§ Task material
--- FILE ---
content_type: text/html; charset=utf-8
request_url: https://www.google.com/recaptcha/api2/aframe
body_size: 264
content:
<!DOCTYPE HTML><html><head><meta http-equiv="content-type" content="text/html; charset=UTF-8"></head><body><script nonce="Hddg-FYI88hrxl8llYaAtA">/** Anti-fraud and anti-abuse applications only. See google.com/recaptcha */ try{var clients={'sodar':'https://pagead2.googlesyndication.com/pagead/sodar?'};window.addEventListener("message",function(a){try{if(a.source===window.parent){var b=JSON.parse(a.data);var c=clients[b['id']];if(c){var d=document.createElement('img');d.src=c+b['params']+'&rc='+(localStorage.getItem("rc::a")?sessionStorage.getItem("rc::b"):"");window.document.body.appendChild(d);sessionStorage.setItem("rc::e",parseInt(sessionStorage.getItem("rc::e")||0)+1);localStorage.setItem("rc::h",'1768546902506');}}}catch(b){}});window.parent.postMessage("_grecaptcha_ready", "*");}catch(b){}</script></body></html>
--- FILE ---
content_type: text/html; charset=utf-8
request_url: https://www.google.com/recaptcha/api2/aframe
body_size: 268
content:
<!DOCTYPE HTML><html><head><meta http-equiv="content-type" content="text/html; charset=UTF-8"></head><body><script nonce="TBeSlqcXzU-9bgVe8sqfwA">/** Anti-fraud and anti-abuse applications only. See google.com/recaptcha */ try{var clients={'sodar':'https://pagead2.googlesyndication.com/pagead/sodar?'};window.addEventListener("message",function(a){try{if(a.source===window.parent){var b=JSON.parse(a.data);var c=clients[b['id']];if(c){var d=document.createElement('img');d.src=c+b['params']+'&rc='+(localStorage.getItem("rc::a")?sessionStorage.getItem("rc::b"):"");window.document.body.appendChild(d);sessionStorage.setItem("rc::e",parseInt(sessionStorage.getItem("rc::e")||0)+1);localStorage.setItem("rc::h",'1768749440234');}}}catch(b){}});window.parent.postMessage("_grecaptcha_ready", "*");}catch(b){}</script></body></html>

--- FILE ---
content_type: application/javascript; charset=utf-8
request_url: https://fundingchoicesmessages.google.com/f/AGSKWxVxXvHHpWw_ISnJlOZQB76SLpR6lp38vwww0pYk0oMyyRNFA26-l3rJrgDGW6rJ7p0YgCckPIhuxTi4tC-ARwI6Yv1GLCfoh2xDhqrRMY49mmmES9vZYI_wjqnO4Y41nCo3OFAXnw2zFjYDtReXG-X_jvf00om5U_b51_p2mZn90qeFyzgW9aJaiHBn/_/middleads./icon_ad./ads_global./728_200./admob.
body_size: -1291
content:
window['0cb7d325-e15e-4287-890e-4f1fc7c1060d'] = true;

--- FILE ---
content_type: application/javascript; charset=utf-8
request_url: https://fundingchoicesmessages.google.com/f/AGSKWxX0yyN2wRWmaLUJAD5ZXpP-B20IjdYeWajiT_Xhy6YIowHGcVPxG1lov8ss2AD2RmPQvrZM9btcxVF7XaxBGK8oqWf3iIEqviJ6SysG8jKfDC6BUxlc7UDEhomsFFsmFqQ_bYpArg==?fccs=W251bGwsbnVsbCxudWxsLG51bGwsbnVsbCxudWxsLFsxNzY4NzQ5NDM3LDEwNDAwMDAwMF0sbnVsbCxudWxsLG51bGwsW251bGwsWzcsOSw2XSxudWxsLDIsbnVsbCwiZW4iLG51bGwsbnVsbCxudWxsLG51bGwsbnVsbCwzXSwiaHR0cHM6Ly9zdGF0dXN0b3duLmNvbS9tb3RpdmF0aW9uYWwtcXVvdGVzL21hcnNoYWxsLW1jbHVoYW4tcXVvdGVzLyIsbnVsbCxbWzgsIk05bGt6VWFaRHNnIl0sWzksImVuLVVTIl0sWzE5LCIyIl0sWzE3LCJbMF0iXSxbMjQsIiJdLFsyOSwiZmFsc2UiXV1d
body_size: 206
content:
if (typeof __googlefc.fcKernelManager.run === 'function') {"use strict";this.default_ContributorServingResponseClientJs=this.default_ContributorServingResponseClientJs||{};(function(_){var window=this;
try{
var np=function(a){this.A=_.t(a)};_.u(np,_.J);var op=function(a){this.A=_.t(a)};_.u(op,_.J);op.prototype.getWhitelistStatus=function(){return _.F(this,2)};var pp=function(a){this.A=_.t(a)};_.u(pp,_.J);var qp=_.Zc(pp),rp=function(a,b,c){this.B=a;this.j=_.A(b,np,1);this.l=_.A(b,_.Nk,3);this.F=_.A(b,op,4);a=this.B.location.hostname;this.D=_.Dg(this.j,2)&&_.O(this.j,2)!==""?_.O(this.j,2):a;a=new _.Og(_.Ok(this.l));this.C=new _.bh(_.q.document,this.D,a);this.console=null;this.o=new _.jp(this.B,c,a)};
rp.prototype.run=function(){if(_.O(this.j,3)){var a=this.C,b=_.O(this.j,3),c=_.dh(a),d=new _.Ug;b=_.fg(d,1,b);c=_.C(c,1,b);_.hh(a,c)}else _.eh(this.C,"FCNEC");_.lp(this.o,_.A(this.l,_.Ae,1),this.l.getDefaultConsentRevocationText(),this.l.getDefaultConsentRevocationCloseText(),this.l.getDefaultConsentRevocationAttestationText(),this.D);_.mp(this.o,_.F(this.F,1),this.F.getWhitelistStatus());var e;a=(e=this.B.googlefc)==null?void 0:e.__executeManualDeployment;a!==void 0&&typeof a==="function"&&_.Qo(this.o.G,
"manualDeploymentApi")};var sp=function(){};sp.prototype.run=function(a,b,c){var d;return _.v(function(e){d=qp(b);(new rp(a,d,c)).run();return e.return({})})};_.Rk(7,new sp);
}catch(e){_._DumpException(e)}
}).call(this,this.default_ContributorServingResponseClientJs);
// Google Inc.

§ Task to complete
Keeping each line intact, set down the entire listing once more.

§ Task solution
--- FILE ---
content_type: text/html; charset=utf-8
request_url: https://www.google.com/recaptcha/api2/aframe
body_size: 264
content:
<!DOCTYPE HTML><html><head><meta http-equiv="content-type" content="text/html; charset=UTF-8"></head><body><script nonce="Hddg-FYI88hrxl8llYaAtA">/** Anti-fraud and anti-abuse applications only. See google.com/recaptcha */ try{var clients={'sodar':'https://pagead2.googlesyndication.com/pagead/sodar?'};window.addEventListener("message",function(a){try{if(a.source===window.parent){var b=JSON.parse(a.data);var c=clients[b['id']];if(c){var d=document.createElement('img');d.src=c+b['params']+'&rc='+(localStorage.getItem("rc::a")?sessionStorage.getItem("rc::b"):"");window.document.body.appendChild(d);sessionStorage.setItem("rc::e",parseInt(sessionStorage.getItem("rc::e")||0)+1);localStorage.setItem("rc::h",'1768546902506');}}}catch(b){}});window.parent.postMessage("_grecaptcha_ready", "*");}catch(b){}</script></body></html>
--- FILE ---
content_type: text/html; charset=utf-8
request_url: https://www.google.com/recaptcha/api2/aframe
body_size: 268
content:
<!DOCTYPE HTML><html><head><meta http-equiv="content-type" content="text/html; charset=UTF-8"></head><body><script nonce="TBeSlqcXzU-9bgVe8sqfwA">/** Anti-fraud and anti-abuse applications only. See google.com/recaptcha */ try{var clients={'sodar':'https://pagead2.googlesyndication.com/pagead/sodar?'};window.addEventListener("message",function(a){try{if(a.source===window.parent){var b=JSON.parse(a.data);var c=clients[b['id']];if(c){var d=document.createElement('img');d.src=c+b['params']+'&rc='+(localStorage.getItem("rc::a")?sessionStorage.getItem("rc::b"):"");window.document.body.appendChild(d);sessionStorage.setItem("rc::e",parseInt(sessionStorage.getItem("rc::e")||0)+1);localStorage.setItem("rc::h",'1768749440234');}}}catch(b){}});window.parent.postMessage("_grecaptcha_ready", "*");}catch(b){}</script></body></html>

--- FILE ---
content_type: application/javascript; charset=utf-8
request_url: https://fundingchoicesmessages.google.com/f/AGSKWxVxXvHHpWw_ISnJlOZQB76SLpR6lp38vwww0pYk0oMyyRNFA26-l3rJrgDGW6rJ7p0YgCckPIhuxTi4tC-ARwI6Yv1GLCfoh2xDhqrRMY49mmmES9vZYI_wjqnO4Y41nCo3OFAXnw2zFjYDtReXG-X_jvf00om5U_b51_p2mZn90qeFyzgW9aJaiHBn/_/middleads./icon_ad./ads_global./728_200./admob.
body_size: -1291
content:
window['0cb7d325-e15e-4287-890e-4f1fc7c1060d'] = true;

--- FILE ---
content_type: application/javascript; charset=utf-8
request_url: https://fundingchoicesmessages.google.com/f/AGSKWxX0yyN2wRWmaLUJAD5ZXpP-B20IjdYeWajiT_Xhy6YIowHGcVPxG1lov8ss2AD2RmPQvrZM9btcxVF7XaxBGK8oqWf3iIEqviJ6SysG8jKfDC6BUxlc7UDEhomsFFsmFqQ_bYpArg==?fccs=W251bGwsbnVsbCxudWxsLG51bGwsbnVsbCxudWxsLFsxNzY4NzQ5NDM3LDEwNDAwMDAwMF0sbnVsbCxudWxsLG51bGwsW251bGwsWzcsOSw2XSxudWxsLDIsbnVsbCwiZW4iLG51bGwsbnVsbCxudWxsLG51bGwsbnVsbCwzXSwiaHR0cHM6Ly9zdGF0dXN0b3duLmNvbS9tb3RpdmF0aW9uYWwtcXVvdGVzL21hcnNoYWxsLW1jbHVoYW4tcXVvdGVzLyIsbnVsbCxbWzgsIk05bGt6VWFaRHNnIl0sWzksImVuLVVTIl0sWzE5LCIyIl0sWzE3LCJbMF0iXSxbMjQsIiJdLFsyOSwiZmFsc2UiXV1d
body_size: 206
content:
if (typeof __googlefc.fcKernelManager.run === 'function') {"use strict";this.default_ContributorServingResponseClientJs=this.default_ContributorServingResponseClientJs||{};(function(_){var window=this;
try{
var np=function(a){this.A=_.t(a)};_.u(np,_.J);var op=function(a){this.A=_.t(a)};_.u(op,_.J);op.prototype.getWhitelistStatus=function(){return _.F(this,2)};var pp=function(a){this.A=_.t(a)};_.u(pp,_.J);var qp=_.Zc(pp),rp=function(a,b,c){this.B=a;this.j=_.A(b,np,1);this.l=_.A(b,_.Nk,3);this.F=_.A(b,op,4);a=this.B.location.hostname;this.D=_.Dg(this.j,2)&&_.O(this.j,2)!==""?_.O(this.j,2):a;a=new _.Og(_.Ok(this.l));this.C=new _.bh(_.q.document,this.D,a);this.console=null;this.o=new _.jp(this.B,c,a)};
rp.prototype.run=function(){if(_.O(this.j,3)){var a=this.C,b=_.O(this.j,3),c=_.dh(a),d=new _.Ug;b=_.fg(d,1,b);c=_.C(c,1,b);_.hh(a,c)}else _.eh(this.C,"FCNEC");_.lp(this.o,_.A(this.l,_.Ae,1),this.l.getDefaultConsentRevocationText(),this.l.getDefaultConsentRevocationCloseText(),this.l.getDefaultConsentRevocationAttestationText(),this.D);_.mp(this.o,_.F(this.F,1),this.F.getWhitelistStatus());var e;a=(e=this.B.googlefc)==null?void 0:e.__executeManualDeployment;a!==void 0&&typeof a==="function"&&_.Qo(this.o.G,
"manualDeploymentApi")};var sp=function(){};sp.prototype.run=function(a,b,c){var d;return _.v(function(e){d=qp(b);(new rp(a,d,c)).run();return e.return({})})};_.Rk(7,new sp);
}catch(e){_._DumpException(e)}
}).call(this,this.default_ContributorServingResponseClientJs);
// Google Inc.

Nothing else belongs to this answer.